性交痛を防ぐ潤滑ゼリーの必要性を議論し開発

 1972年(昭和47年)2月、日本家族計画協会(本会)内に松本清一本会会長(当時)を委員長とする10名からなる医学委員会が構成され、性交痛を防ぐための潤滑ゼリーの開発の必要性が議論された。当時欧米では性交痛を防ぐ目的を持ったゼリーが薬局やスーパーマーケットなどでも売られていたが、日本にはリューブゼリー®のような潤滑ゼリーが市場にない状態であった。これは欧米諸国と違い、日本では潤滑ゼリーのような性に関する商品はタブー視されていたため、なかなかメーカーによる商品開発がなされなかったという見方が強い。本会はジェクス株式会社(大阪市)に共同開発と製造を依頼し、欧米で使用されていた代表的なゼリーやスウェーデンのゼリーを入手・分析して、独自の製品を発表した。
 ジェクス社は創業時から、水溶性の潤滑剤をあらかじめ塗布したコンドームを製造・販売しており、その関係でゼリーの開発を依頼した経緯がある。開発は容易ではなく、安全性はもとよりさまざまな検証を行った。製品化のためのモニター調査では、社員とその家族による多大な貢献があったという。
 そうして出来たリューブゼリー®は、無色無臭でさらっとしたもので、女性から分泌される液の成分に近く、ベタつかず、汚れも残らないので、水やぬるま湯でさっと落とせば、すぐにきれいになる―という特性を持った商品となった。
 リューブゼリー®は「医薬品医療機器等法(薬機法)」に基づき製造しているが、この法令には「潤滑剤」の項目がないため、カテゴリーとしては「医薬品」ではないが、医薬品に使用されるレベルの原料や製造管理になっている。
 衛生安全面では、殺菌処理、皮膚アレルギーや腟粘膜への影響などの検査を定期的に行っている。



写真 リューブゼリー®(55g)現行品


82年日本初の潤滑ゼリー発売 反響大きく各紙にも掲載

 82 年(昭和57年)10月、日本初の水溶性潤滑ゼリーとして発売された「リューブゼリー®」。商品名の由来は、Lubricant(潤滑)のLUとLoveのVEで「Luve Jelly」。朝日、毎日、産経、東京新聞をはじめ、全国各地の地方紙でも一斉に取り上げられた。性に関するものはタブー視されていた当時、こうした商品を世に出したというのはかなりセンセーショナルだったといえる。
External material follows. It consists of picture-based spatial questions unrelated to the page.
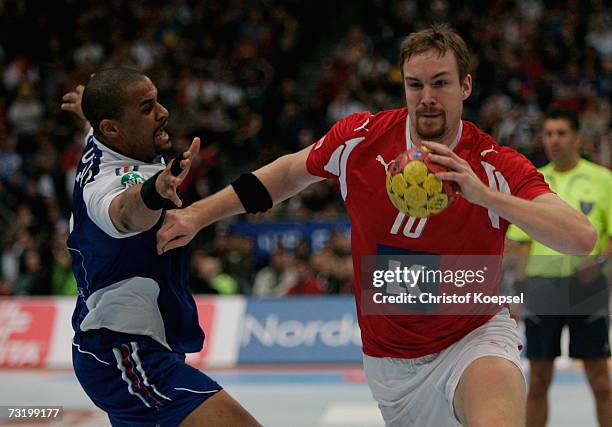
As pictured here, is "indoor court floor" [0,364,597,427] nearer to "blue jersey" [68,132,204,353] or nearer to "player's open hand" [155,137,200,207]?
"blue jersey" [68,132,204,353]

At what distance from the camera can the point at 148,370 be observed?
13.2 feet

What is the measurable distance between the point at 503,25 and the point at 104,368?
14178 mm

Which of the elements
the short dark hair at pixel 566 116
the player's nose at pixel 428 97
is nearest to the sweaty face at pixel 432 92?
the player's nose at pixel 428 97

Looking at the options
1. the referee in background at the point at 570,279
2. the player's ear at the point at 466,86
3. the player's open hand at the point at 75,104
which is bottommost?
the referee in background at the point at 570,279

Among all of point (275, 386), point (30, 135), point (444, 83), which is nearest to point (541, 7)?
point (30, 135)

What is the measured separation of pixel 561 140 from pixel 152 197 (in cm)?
395

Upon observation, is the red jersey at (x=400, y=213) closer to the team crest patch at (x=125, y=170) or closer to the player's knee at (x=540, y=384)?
the team crest patch at (x=125, y=170)

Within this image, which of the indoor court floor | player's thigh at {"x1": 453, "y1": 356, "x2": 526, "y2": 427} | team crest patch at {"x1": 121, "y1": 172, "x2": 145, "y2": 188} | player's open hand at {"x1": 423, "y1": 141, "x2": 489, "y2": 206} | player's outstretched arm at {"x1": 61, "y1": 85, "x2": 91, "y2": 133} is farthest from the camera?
the indoor court floor

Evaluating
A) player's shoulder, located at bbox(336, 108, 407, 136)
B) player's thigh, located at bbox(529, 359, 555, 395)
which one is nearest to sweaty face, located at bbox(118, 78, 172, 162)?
player's shoulder, located at bbox(336, 108, 407, 136)

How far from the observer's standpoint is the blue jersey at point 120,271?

初回に製造したものはすぐに売り切れ、全国の薬局から「早く商品を送ってくれ」という声が殺到し、その需要は予想外に大きいものであった。
 リューブゼリー®は、発売後わずか半年間で約3万本もの売上を記録した。


当時の新聞で紹介された「リューブゼリー®」の記事
引用元:朝日新聞日曜版(1982年10月10日付) 「かぷせる」(以下、原文ママ)

性の悩み解決痛み消すゼリー
 社団法人・日本家族計画協会が、中高年女性のセックス時の痛みを消すための潤滑ゼリーを開発、この十五日に発売する。
 個人差が大きいが、年をとると性ホルモンが減少し、膣(ちつ)の委縮分泌液の減量をまねくため、性交時やそのあとに痛みなどの障害をおこす女性が少なくない。日本ではこの潤滑剤がないうえ、同協会の働きかけに各メーカーとも反応がなかったので、同協会医学委員会(松本清一委員長=自治医大病院長)が開発したという。
 無色透明の軟こう状で五十グラム千円、送料二百四十円。一回0.5グラム使用。”


中高年女性だけの問題ではなかった性交痛

 本紙に「リューブゼリー®」が初めて登場したのは83年(昭和58年)4月で、中高年の性をめぐる座談会の記事「どうふれあう〝人生の長い午後〞〜無視できなくなった中・高年夫婦の性問題〜」の中で、本紙編集部が、「閉経期を過ぎた女性にとってセックスは、腟の萎縮や分泌物の減少によって痛みを伴う場合が多いが、こうした社会的なニーズにこたえて本会が初めて開発した」と記している。
 発売当初は中高年、特に閉経後の女性問題の解決のためにゼリーを使用してもらうことを想定していた。しかしその後、「男女の生活と意識に関する調査」(本会、2002年〜)や、「ジャパン・セックス・サーベイ」(ジェクス社、12年〜)などの調査結果から、性交痛は中高年女性だけの問題ではなく、若い人たちも悩んでいるということが分かった。
 最近の調査「ジャパン・セックス・サーベイ2020」(インターネット調査)によれば、セックスのときに痛みを感じている女性は62.4%。20代が最多で74.1%、次いで40代63.9%、30代63.5%、50代59.2%、60代56.8%となっている。また性交痛があるためにセックスに「満足していない」との回答は42.2%で、特に50代などは56.3%となっている。
 20代での性交痛の理由は、潤いが起こるよりも前に、挿入を求める男性がいること、セックスの経験不足、妊娠・性感染症への不安などが考えられ、その結果を反映してか、性交痛を緩和させるために潤滑ゼリーを使う割合は、今や20代が最も高くなっている。 (次号へ続く)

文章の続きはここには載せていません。